Das ist der falsche Zug!

Was will Westerwelle wirklich?
Ich habe mir die Sendung Polemik oder Politik, mit Maybrit Illner angesehen in der es um die Hartz IV Debatte rund um die Äußerungen von Guido Westerwelle ging.
Unter anderen Gästen war Rudolf Dreßler (SPD), Sozialpolitiker und Elisabeth Niejahr, Wirtschaftsjournalistin "Die Zeit". Die mir sehr gut gefallen haben....
Nun war auch Westerwelle selber da...
Also mein Fazit aus dieser Diskussion ist nun folgendes.

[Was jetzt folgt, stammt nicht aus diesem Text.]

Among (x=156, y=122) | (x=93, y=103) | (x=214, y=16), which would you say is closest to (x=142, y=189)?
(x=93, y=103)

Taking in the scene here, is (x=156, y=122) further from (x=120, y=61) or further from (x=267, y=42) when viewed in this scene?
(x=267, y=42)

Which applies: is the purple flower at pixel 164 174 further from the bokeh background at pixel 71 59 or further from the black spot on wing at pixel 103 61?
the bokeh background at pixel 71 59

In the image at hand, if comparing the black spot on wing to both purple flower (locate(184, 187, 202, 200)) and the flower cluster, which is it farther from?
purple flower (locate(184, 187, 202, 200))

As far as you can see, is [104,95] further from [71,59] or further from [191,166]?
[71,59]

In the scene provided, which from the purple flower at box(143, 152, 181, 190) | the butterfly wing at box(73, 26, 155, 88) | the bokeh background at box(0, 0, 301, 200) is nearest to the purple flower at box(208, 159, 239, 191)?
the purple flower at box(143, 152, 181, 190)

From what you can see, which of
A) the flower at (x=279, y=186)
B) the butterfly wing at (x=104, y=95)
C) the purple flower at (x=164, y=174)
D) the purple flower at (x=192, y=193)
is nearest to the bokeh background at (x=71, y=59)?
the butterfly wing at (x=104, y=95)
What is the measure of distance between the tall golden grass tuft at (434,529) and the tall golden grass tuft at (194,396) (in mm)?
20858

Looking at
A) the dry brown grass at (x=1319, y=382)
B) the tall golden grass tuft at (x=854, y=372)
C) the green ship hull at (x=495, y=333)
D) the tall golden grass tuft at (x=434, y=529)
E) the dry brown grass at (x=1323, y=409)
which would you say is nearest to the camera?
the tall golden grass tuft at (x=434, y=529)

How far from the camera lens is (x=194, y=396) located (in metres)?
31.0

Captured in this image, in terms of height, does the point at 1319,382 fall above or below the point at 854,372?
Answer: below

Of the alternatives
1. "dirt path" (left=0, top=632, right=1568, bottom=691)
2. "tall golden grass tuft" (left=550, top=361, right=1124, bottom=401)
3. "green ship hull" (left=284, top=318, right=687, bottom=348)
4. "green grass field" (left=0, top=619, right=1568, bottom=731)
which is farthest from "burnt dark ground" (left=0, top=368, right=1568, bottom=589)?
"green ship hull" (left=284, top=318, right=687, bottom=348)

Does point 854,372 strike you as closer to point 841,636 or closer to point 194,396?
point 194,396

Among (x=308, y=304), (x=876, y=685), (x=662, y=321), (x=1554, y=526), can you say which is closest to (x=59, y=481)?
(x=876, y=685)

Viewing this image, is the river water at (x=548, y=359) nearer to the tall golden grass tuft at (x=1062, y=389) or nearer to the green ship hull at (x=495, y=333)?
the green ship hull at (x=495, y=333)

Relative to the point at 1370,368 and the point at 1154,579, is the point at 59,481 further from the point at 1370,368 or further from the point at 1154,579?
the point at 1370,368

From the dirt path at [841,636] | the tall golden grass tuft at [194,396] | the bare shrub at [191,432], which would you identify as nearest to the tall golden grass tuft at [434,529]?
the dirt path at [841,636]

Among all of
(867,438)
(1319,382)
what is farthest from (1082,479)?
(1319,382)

Die Arbeitsplätze sollen doch laut Westerwelle z. B. durch einen Mindestlohn vernichtet werden. Ich denke aber , dass gerade seine Politik und seine neoliberale Richtung Arbeitsplätze vernichtet.
Entlohnt die Menschen wirklich gut in unserem Land.
Von denen ein Arbeitnehmer auch leben kann.
Der Niedriglohnsektor und die Arbeitsmaßnahmen 1 Eurojob haben einzig und alleine bewirkt, dass sich Unternehmer sagen, dass sie ja im Grunde kaum Lohn oder sogar gar keinen zahlen müssen und sich statt dessen durch den Staat subventionieren lassen können.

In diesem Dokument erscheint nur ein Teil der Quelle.